Para as vítimas, os desastres são emocionalmente destrutivos e perturbadores. Além dos abrigos (temporário e permanente), emprego, assistência na saúde e educação, também existem necessidades sociais, culturais e psicológicas, totalmente ligadas ao território em que vivem.
O território não é apenas o conjunto dos sistemas naturais e de sistemas de coisas superpostas; o território tem que ser entendido como território usado, não o território em si. O território usado é o chão mais a identidade. A identidade é o sentimento de pertencer àquilo que nos pertence. O território é o fundamento do trabalho; o lugar da residência, das trocas materiais e espirituais e do exercício da vida. ― Milton Santos, 1999
Ao discorrer sobre as relações de território, que são mais profundas e vão além do dualismo social-espacial, o geógrafo Milton Santos usa uma célebre frase de Winston Churchill: “Primeiro fazemos nossas casas, depois nossas casas nos fazem” e explica “assim, é o território que ajuda a fabricar a nação, para que a nação depois o afeiçoe."

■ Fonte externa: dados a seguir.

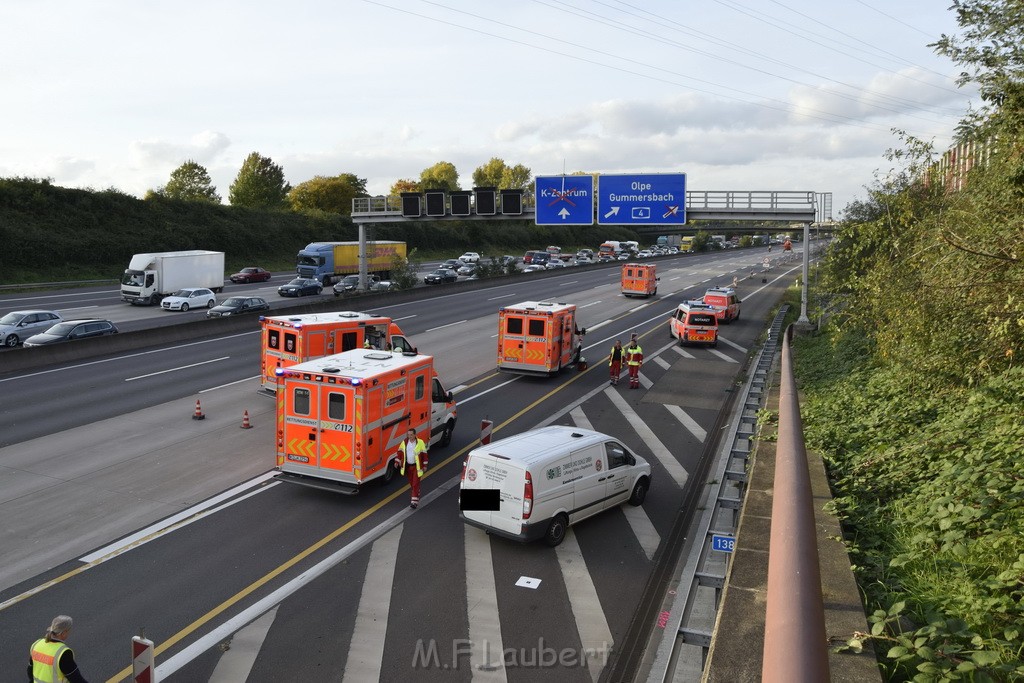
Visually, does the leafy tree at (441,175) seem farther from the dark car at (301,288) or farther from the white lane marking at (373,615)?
the white lane marking at (373,615)

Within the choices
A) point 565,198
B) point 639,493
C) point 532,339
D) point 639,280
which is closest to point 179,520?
point 639,493

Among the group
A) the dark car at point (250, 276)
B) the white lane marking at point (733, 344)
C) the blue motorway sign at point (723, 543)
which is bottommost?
the blue motorway sign at point (723, 543)

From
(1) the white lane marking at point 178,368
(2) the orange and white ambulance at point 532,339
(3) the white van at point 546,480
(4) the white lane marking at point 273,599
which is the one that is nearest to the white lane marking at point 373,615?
(4) the white lane marking at point 273,599

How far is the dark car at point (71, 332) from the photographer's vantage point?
31469mm

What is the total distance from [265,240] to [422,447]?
78052 mm

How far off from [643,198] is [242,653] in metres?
34.2

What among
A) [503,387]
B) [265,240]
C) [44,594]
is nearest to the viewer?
[44,594]

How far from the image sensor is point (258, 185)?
4496 inches

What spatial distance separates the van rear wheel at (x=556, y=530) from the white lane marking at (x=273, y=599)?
4.53 feet

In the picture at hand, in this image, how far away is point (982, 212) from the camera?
11.9 metres

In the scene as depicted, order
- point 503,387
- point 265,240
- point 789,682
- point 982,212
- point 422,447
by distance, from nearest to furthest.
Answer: point 789,682 → point 982,212 → point 422,447 → point 503,387 → point 265,240

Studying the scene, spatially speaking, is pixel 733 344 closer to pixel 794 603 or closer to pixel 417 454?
pixel 417 454

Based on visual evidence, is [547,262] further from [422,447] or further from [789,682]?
[789,682]

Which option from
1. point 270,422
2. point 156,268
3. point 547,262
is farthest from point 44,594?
point 547,262
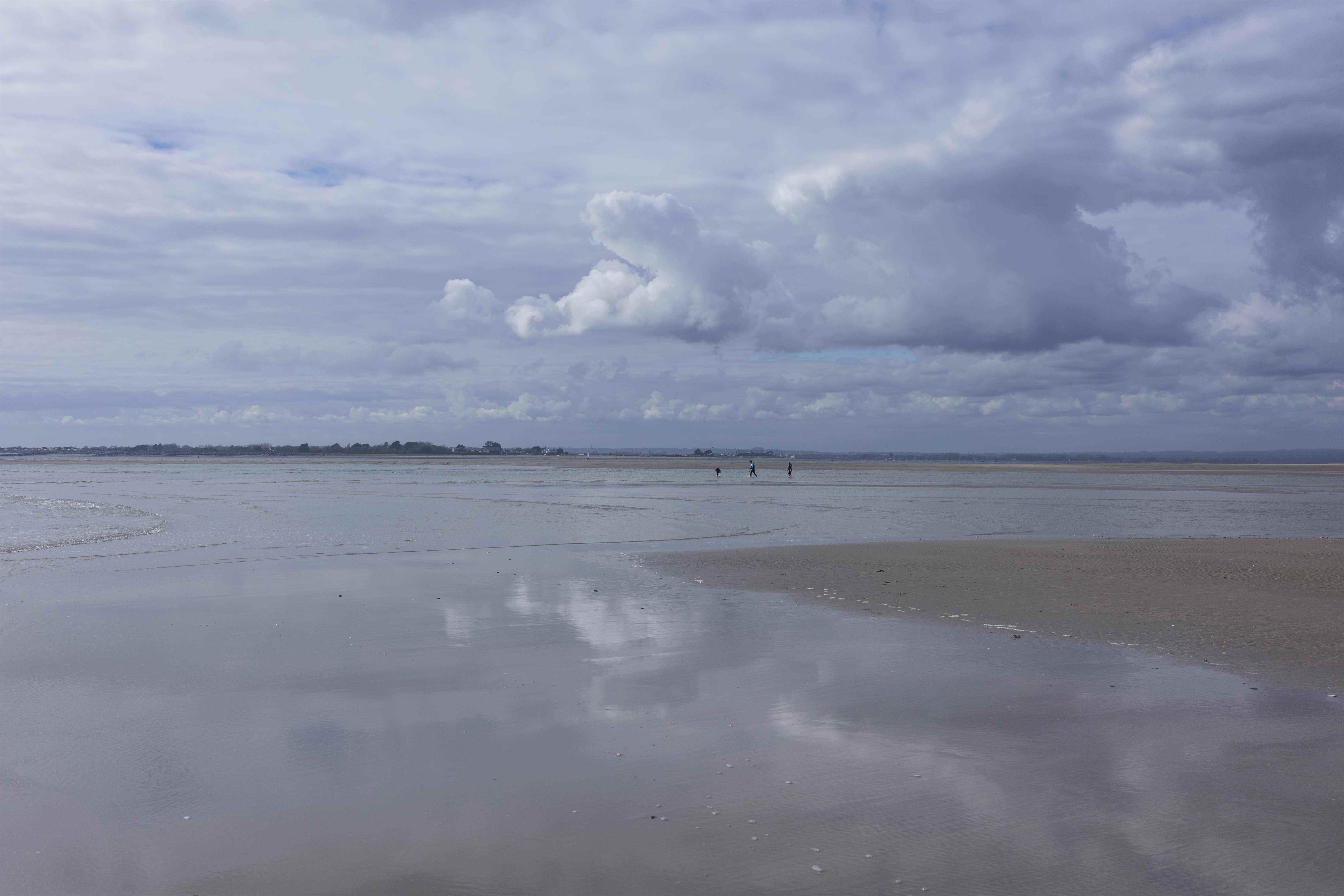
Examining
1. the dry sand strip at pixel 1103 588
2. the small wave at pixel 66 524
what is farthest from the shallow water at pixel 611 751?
the small wave at pixel 66 524

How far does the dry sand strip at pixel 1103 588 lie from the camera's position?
480 inches

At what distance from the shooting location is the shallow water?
559 centimetres

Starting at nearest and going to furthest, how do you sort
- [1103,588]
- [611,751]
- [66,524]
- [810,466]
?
[611,751] < [1103,588] < [66,524] < [810,466]

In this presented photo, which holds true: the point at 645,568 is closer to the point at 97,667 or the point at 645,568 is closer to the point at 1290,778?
the point at 97,667

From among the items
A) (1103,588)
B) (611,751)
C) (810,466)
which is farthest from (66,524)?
(810,466)

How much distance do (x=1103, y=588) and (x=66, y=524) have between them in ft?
103

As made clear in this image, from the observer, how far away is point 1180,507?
4359 cm

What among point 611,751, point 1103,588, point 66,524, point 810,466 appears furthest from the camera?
point 810,466

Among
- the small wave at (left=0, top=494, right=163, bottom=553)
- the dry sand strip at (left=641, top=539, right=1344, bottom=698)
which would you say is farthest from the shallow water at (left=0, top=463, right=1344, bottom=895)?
the small wave at (left=0, top=494, right=163, bottom=553)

Em janeiro de 2017, o pequeno povoado de Santa Olga, na região do Maule, no Chile, foi devastado por um dos maiores incêndios florestais já vividos no país, que destruiu a cidade.
O incêndio, que foi intensificado pelos ventos fortes, temperaturas altas e seca prolongada, tomou proporções monumentais e destruiu as casas, as instalações e serviços públicos existentes em apenas um dia, não restando quase nada.
Em meio às cinzas, chamou a atenção as milhares de chapas de cobertura metálica queimadas, único resto visível das mais de mil casas que eram feitas de material leve e que se queimaram com o fogo.
Soube-se que assim que foi feita a retirada dos escombros, algumas pessoas se mobilizaram para realizar uma partida de futebol no campo da cidade, parte que surpreendentemente se manteve intacta e verde depois da queimada.
Esse gesto tão simples mostra a vontade dos afetados de ocupar o seu espaço e de reviver um passado que está em sua memória.
Diante do cenário devastador e da preocupação com a futura reconstrução do povoado, surgem importantes questões: Como reconstruir Santa Olga? O que preservar de sua morfologia? O que manter de seus espaços? O que recordar da tragédia? O que fazer com os escombros?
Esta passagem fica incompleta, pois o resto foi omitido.